First off I haven't used DOMDocument for much, but I will give it a go ( and please read the full post ).
You can use the C14N() method it's not well documented but from my IDE i get this:
/**
* Canonicalize nodes to a string
* @link http://www.php.net/manual/en/domnode.c14n.php
* @param exclusive bool[optional] <p>
* Enable exclusive parsing of only the nodes matched by the provided
* xpath or namespace prefixes.
* </p>
* @param with_comments bool[optional] <p>
* Retain comments in output.
* </p>
* @param xpath array[optional] <p>
* An array of xpaths to filter the nodes by.
* </p>
* @param ns_prefixes array[optional] <p>
* An array of namespace prefixes to filter the nodes by.
* </p>
* @return string canonicalized nodes as a string&return.falseforfailure;
*/
public function C14N ($exclusive = null, $with_comments = null, array $xpath = null, array $ns_prefixes = null) {}
I will simply be taking the example of DOMDocument off of the PHP documentation page for this post.

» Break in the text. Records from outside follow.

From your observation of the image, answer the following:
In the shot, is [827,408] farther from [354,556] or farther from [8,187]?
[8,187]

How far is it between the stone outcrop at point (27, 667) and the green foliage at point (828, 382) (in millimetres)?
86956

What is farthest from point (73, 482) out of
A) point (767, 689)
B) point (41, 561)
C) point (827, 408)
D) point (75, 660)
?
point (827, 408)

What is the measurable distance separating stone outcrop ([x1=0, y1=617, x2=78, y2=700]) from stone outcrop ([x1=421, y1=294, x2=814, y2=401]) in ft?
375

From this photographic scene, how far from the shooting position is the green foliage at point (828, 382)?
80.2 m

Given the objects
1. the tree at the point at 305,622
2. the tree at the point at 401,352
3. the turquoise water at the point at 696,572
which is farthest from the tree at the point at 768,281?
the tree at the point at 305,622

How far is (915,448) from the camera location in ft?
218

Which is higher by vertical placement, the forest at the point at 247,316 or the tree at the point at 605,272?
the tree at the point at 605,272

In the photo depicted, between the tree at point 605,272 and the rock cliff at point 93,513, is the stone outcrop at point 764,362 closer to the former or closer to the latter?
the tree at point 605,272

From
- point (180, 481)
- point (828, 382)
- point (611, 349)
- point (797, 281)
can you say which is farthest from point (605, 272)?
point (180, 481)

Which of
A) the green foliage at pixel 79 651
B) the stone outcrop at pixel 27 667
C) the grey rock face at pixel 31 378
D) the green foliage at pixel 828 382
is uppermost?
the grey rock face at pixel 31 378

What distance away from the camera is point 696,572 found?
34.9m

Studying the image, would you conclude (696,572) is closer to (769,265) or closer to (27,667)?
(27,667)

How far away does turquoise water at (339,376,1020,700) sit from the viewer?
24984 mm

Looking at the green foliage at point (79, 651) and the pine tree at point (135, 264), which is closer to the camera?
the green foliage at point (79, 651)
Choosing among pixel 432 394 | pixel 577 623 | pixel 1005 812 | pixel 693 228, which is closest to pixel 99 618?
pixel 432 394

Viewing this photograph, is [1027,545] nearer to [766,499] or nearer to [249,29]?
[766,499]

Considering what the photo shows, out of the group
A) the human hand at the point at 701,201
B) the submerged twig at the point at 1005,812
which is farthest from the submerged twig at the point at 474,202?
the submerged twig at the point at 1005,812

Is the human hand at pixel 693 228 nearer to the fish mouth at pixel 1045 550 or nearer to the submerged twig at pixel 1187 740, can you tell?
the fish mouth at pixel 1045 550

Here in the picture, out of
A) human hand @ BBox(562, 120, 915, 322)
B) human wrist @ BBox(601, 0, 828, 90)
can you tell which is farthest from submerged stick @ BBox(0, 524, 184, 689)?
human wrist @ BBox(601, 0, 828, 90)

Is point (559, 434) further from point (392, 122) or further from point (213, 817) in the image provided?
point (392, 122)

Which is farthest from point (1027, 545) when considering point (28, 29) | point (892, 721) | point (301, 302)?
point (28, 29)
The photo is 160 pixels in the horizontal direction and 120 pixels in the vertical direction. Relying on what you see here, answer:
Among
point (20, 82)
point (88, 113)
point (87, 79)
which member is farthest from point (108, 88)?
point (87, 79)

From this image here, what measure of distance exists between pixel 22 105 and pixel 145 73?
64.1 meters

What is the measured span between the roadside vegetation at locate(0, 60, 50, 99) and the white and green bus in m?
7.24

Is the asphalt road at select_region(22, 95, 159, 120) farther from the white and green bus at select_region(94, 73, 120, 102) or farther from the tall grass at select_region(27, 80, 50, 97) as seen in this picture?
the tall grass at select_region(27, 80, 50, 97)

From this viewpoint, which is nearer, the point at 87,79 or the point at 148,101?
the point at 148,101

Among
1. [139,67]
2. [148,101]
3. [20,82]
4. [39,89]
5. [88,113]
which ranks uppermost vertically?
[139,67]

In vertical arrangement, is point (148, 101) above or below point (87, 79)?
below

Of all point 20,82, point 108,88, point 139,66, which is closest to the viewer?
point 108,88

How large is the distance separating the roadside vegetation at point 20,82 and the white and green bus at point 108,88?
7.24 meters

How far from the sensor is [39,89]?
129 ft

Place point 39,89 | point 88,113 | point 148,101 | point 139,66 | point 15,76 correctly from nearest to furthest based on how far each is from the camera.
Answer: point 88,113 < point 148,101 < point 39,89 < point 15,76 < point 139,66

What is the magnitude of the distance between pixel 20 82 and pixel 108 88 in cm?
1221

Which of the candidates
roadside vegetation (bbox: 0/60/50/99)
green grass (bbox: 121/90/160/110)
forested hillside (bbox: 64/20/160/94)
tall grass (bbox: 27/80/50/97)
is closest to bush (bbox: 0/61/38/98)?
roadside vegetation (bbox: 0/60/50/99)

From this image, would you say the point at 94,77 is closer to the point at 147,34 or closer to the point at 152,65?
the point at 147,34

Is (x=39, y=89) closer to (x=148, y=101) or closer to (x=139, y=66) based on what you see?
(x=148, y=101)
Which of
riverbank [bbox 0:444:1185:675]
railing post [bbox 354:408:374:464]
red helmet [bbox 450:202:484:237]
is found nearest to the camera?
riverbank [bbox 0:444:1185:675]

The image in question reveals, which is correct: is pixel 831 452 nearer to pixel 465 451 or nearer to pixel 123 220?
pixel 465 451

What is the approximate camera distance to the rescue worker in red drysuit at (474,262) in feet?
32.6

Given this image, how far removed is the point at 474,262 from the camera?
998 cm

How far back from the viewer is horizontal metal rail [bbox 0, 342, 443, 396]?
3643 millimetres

So that said for my examples I have this obj to start with. ( note where I put the for loop in comments, i'll use this latter for benchmarking ):
$xml = new \DOMDocument( "1.0", "ISO-8859-15" );
$xml_album = $xml->createElement( "Album" );
//---- for( $i=0; $i < 10000; $i++ ){ //for benchmarks I will be adding 30,000 nodes, to get something worth measuring performance on.
// Create some elements.
$xml_track = $xml->createElement( "Track", "The ninth symphony" );
// Set the attributes.
$xml_track->setAttribute( "length", "0:01:15" );
$xml_track->setAttribute( "bitrate", "64kb/s" );
$xml_track->setAttribute( "channels", "2" );
// Create another element, just to show you can add any (realistic to computer) number of sublevels.
$xml_note = $xml->createElement( "Note", "The last symphony composed by Ludwig van Beethoven." );
// Append the whole bunch.
$xml_track->appendChild( $xml_note );
$xml_album->appendChild( $xml_track );
// Repeat the above with some different values..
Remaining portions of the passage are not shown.